→ Document segment:
○ ○ ○ ○ ○ ○ ○

Products at the other end of the spectrum include iRobot's Roomba (Fig. 3). This little robot shows how judicious choices in the approach to a problem can greatly simplify the solution. Roomba contains only a single 8-bit microcontroller running a behavior-based program. The interface features only three buttons. It can clean most rooms' low-pile carpet or hard floors using a semirandom movement. The trick is not to get stuck, which is where a series of simple sensors comes into play.

Joseph Jones, Roomba's designer, explains that cost, safety, and durability were key design issues. Features were discarded if they were too complex or expensive. For example, a competitor has a robot vacuum system that can detect an object before coming in contact with it. A typical demonstration has the robot stop before it knocks over a wine glass. The Roomba uses bump sensors and would know the glass is knocked over. On the other hand, how many people keep fragile objects on the floor?

He recommends keeping it simple. Don't design a robot because it is "cool." Design it to solve the required problem.

SOFTWARE FRAMEWORKS When looking for robot software, understand that there's no such thing as a standard now. Individual platforms like the Sony Aibo and Dr. Robot's HR6 Humanoid Robots have their own software framework that won't be found elsewhere on the planet (Fig. 4).

On the other hand, today's emphasis on diversity has led to many different design approaches. Haipeng Xie of Dr. Robot explained how the HR6 distributes work between the robot and a PC via a wireless link. Processors in the robot handle resident behaviors for movement and software running on the PC handles higher-level functions.

○ ○ ○ ○ ○ ○ ○

→ Direction 1: Reproduce the stretch of the records from the line containing "In a sequence" through the end of the records, keeping every character unchanged.
→ Direction 2: Pick up the passage on robot design and software where it stops and continue writing it.

○ ○ ○ ○ ○ ○ ○

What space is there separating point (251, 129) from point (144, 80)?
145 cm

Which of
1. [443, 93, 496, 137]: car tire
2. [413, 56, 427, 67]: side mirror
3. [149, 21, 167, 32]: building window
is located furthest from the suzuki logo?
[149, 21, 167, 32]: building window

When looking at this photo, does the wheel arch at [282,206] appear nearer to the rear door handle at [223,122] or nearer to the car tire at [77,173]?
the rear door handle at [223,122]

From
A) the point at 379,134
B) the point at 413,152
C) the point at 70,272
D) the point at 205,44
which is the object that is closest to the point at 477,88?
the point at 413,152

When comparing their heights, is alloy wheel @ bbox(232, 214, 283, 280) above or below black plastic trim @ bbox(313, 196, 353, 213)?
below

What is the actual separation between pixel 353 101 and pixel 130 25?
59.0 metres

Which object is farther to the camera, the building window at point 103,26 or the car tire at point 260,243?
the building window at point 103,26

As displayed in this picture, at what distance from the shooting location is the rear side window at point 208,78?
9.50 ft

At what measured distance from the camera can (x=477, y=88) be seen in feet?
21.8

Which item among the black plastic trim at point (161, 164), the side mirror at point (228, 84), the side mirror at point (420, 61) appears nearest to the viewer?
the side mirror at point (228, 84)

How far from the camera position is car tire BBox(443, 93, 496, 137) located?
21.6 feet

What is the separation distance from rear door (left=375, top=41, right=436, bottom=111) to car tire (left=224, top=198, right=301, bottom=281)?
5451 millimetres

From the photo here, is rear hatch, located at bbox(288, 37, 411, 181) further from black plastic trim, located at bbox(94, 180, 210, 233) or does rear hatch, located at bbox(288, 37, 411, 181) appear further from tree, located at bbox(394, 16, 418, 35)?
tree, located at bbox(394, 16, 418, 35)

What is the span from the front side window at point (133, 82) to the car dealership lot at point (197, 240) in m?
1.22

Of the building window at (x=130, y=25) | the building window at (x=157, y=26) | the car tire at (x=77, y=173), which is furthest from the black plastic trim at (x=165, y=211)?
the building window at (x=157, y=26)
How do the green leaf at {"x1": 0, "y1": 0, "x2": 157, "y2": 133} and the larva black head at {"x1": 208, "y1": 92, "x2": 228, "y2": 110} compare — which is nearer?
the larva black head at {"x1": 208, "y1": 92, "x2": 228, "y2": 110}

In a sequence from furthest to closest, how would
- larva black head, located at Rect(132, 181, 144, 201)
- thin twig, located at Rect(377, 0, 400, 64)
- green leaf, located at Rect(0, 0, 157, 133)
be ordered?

○ ○ ○ ○ ○ ○ ○

→ Response 1:
In a sequence from furthest to closest, how would
- larva black head, located at Rect(132, 181, 144, 201)
- thin twig, located at Rect(377, 0, 400, 64)
- green leaf, located at Rect(0, 0, 157, 133)
be ordered?

→ Response 2:
This approach reduces the computing power on the robot, diminishing power consumption. Boosting the performance of the PC allows more complex audio and visual analysis from the robot's sensors while eliminating the storage bottleneck that exists in most standalone robots. Wireless links also make it significantly easier to debug untethered robots.

Evolution Robotics is working toward a standard robotic platform. Its Evolution Robotics Software Platform (ERSP) targets autonomous robot navigation and vision. Jack Weissberg, director of Embedded Systems at the company, explains that ERSP uses standard sensors like USB cameras for input and, with its "secret sauce," delivers localized positional information to an application that controls the rest of the robot. ERSP uses automatic landmark recognition to perform its magic. One platform that Evolution's software runs on is the Evolution Scorpion (Fig. 5).

Evolution's solution represents both the solution and the problem with robotic software today. ERSP provides a robust, comparatively low-cost approach that works on a wide range of platforms. It can handle multiple sensors and cameras with a device-driver-style, XML configuration interface. On the other hand, its behavior-based system is tightly coupled to the rest of the system. It features a multilevel system with a high-level, task-oriented, goal-seeking system needed by most sophisticated robotic applications.

This means that all or a major part of a robotic solution will come from one company or be developed in-house. So it's not surprising that most robot companies consider consulting a major portion of their work.

HARDWARE IS HARD WORK As Scotty of Star Trek once said, "Damage control is easy. Reading Klingon—that's hard." For robots, reading Klingon is more of a software and sensor issue. Motors and movements are actually easy.

Control of actuators and motors is well understood. DSPs offer improved power consumption and system control and enable the use of less expensive motors for many robot applications. With additional improvements in this area, robot designers won't be changing the approach to problems, only the magnitude.

Currently, articulated robots can jump and run. This is courtesy of robotics research in this field, as well as the improvements made in motor control.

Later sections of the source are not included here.